▸ TASK DIRECTIONS
An exact transcription of every entry is required. Images are not part of it.
◆ ◆ ◆
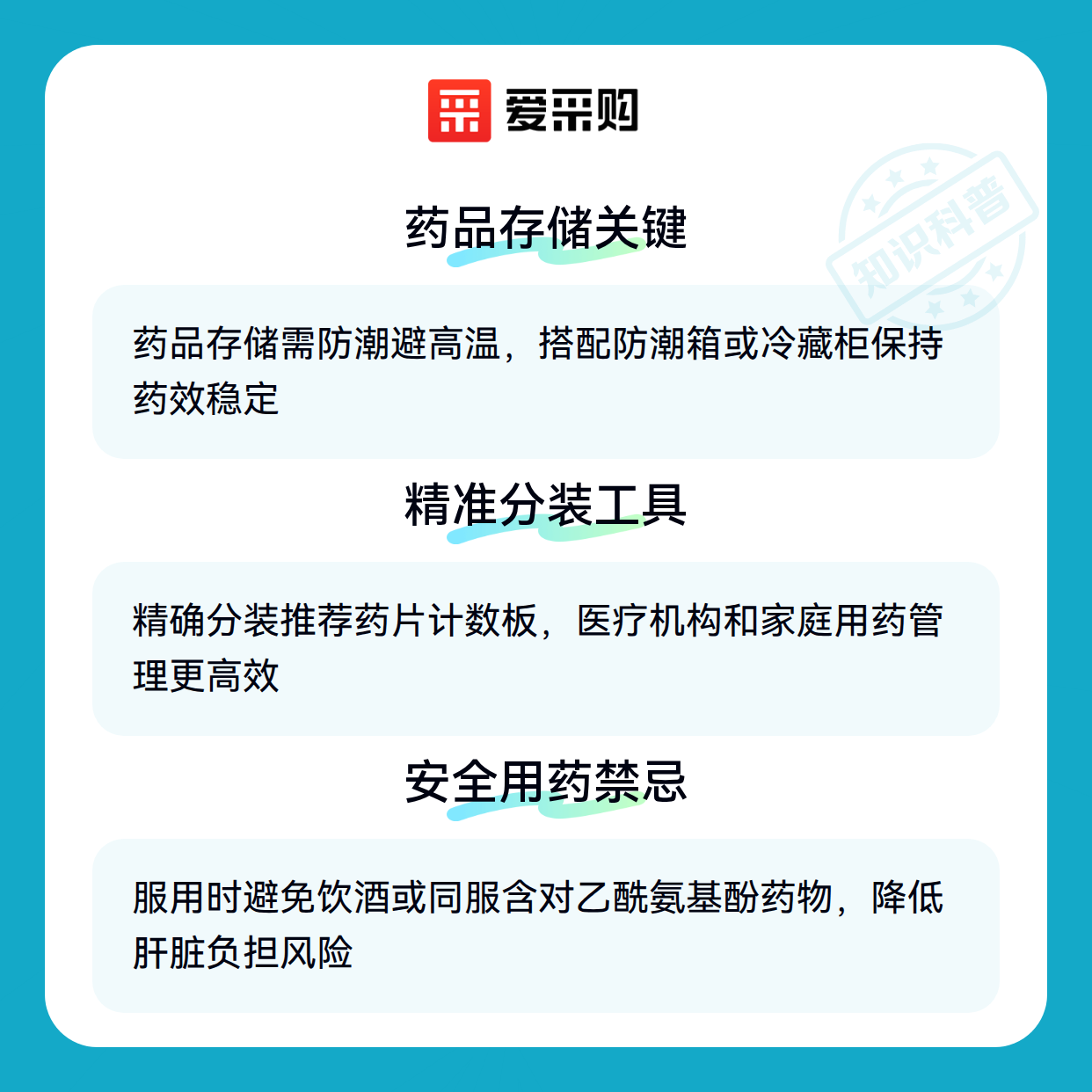 爱采购

药品存储关键

药品存储需防潮避高温，搭配防潮箱或冷藏柜保持药效稳定

精准分装工具

精确分装推荐药片计数板，医疗机构和家庭用药管理更高效

安全用药禁忌

服用时避免饮酒或同服含对乙酰氨基酚药物，降低肝脏负担风险

知识科普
◆ ◆ ◆
▸ ANSWER BOX
 爱采购

药品存储关键

药品存储需防潮避高温，搭配防潮箱或冷藏柜保持药效稳定

精准分装工具

精确分装推荐药片计数板，医疗机构和家庭用药管理更高效

安全用药禁忌

服用时避免饮酒或同服含对乙酰氨基酚药物，降低肝脏负担风险

知识科普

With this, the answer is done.